November, 2005
One of my kids came home from school recently and looked me in the eye and said, “Mom, what do you do all day?” I chuckled, laughing it off and asked why she wondered.
Apparently, this child had told her teacher that her babysitter would be picking her up to which her teacher questioned why she needed a sitter when her mother was a stay-at-home mom. She explained that the babysitter does a lot of the driving because we had five kids. The teacher then said that she, too, had five kids AND a job but did not need a driver. She pressed the issue further, asking why a driver was needed. My daughter explained that I had lots of laundry and was busy. Well, apparently the teacher has laundry too.
It put my daughter on the spot. What was she to say, “My mom does more than you”? Was she trying to make it a competition of who is more busy? It made me mad because her style of questioning caused my daughter to question me, and possibly have less respect for me. I always try to build up and support my kids’ teachers and here was one, in my perception, tearing me down.
Frankly, I don’t care if I sat and ate bon bons all day, the teacher should try to support the parents and build up respect for the parents, and the reverse is also true. At the same time, I try to help the kids to see that their teachers are also human – they have good and bad days, they may be wrong on occasion – but respect is non-negotiable. It should always be given to those in authority. It’s tough enough overcoming the women’s lib movement and holding up my head as a stay-at-home mom. I don’t need my kids’ teachers tearing me down. But then what made me madder was that I started questioning myself. “What do I do all day?”
Do I clean? Well, it feels like I’m always picking up after somebody. But I hire cleaning ladies to do the bulk of the cleaning. Do I drive? Well, yes. My rear is shaped like my
Do I work for the farm? I used to, but my job there was hired out long ago. I don’t think they even miss me.

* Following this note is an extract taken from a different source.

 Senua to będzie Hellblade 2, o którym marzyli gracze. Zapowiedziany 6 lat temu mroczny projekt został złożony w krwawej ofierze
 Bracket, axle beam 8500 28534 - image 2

That night I bumped into the teacher. She asked my how my day was and I told her I had spent it trying to explain to my daughter what I did all day.
She looked at me oddly and said, “Well, you’re writing now, right?”

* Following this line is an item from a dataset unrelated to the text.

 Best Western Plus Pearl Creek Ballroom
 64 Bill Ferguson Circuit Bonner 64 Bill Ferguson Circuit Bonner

Yeah, a whopping one day a month. But it’s more than I used to write! I wanted to say that I spend hours a day studying scripture and praying. That’d beat her in this little competition! But I couldn’t say it and be honest. I walked away, questioning myself. Sometimes I think I just stay busy. What do I have to show for my work? I don’t even have a business card. Moms don’t have business cards unless you count my five living breathing business cards walking around. It’s just that my business cards are kind of hard to stuff into someone’s wallet.
I’ll give the teacher the benefit of the doubt. Perhaps she was just toying with my kid. Or perhaps, she too has fallen victim to society’s expectations. It just bugs me that she rattled my cage.
In the world’s eyes being a mom is not that important. Oh, sure, the rhetoric is that moms are not insignificant. Any good politician or leader will say so. But the reality is that the respect of mothers doesn’t go beyond not being insignificant. It never goes to the positive side of reinforcing the importance. Apparently in this teacher’s eyes it’s not that important either. There are days I struggle with it as well. I know that my job is extremely important, that I am raising five disciples of Christ, five leaders of the future. My fear is that in my daughter’s eyes my job will be deemed unimportant. No, my fear is that, in my daughter’s eyes, I will be deemed unimportant. And that scares me.